# Hunting for 2010



## SAHUNT (Aug 24, 2009)

How does your hunting plans look for 2010, what species are on your menu, and do you have a new bow in mind?


----------



## zx190 (May 30, 2005)

Plannin on goin to South Africa in August 2010. Headed back to Pongola. Hopin to connect on a good kudu, nyala and reed buck. Gota a really nice impala, wart hog and wildebeest cow last year. Cant wait to go back. Also gonna try my luck at some tiger fishin! Those are some mean lookin critters! 

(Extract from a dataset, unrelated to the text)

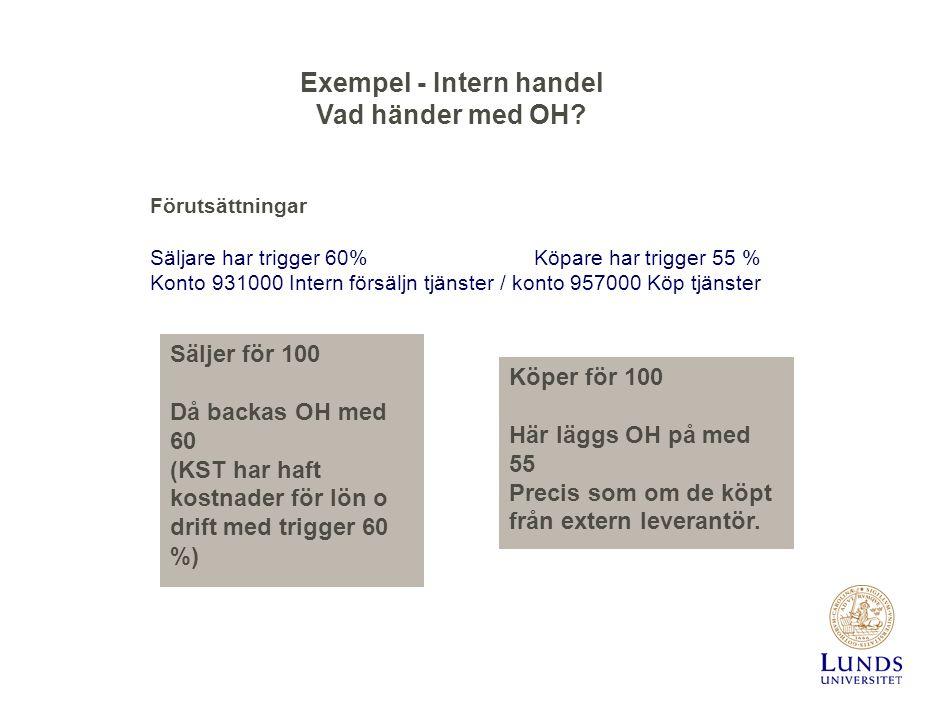 Exempel - Intern handel Vad händer med OH.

Dont have any plans on gettin rid of the Black Ice just yet. She is shootin sweet and aint let me down yet. I've got about 40 kills with my Ice. I think she's got at least 50 more kills in her!


----------



## SAHUNT (Aug 24, 2009)

Very nice looking impala, congrats and all the best for 2010, and for the tigers, they fight like you wont believe:thumbs_up


----------



## Karoojager (Dec 20, 2005)

I try to hunt a big boar with Ruhan here in Europe next January. I hope we have success with the rifle or bow.


----------



## SAHUNT (Aug 24, 2009)

I have a bushpig boar on my menu, I'll send you some salami


----------



## zx190 (May 30, 2005)

heres a pic of the cow. not the biggest but I smoked her. 37 yards, complete pass thru with a 100 grain slick trick! 









I hear that bush pigs are very hard to get! From what I hear, they are like a ghost. 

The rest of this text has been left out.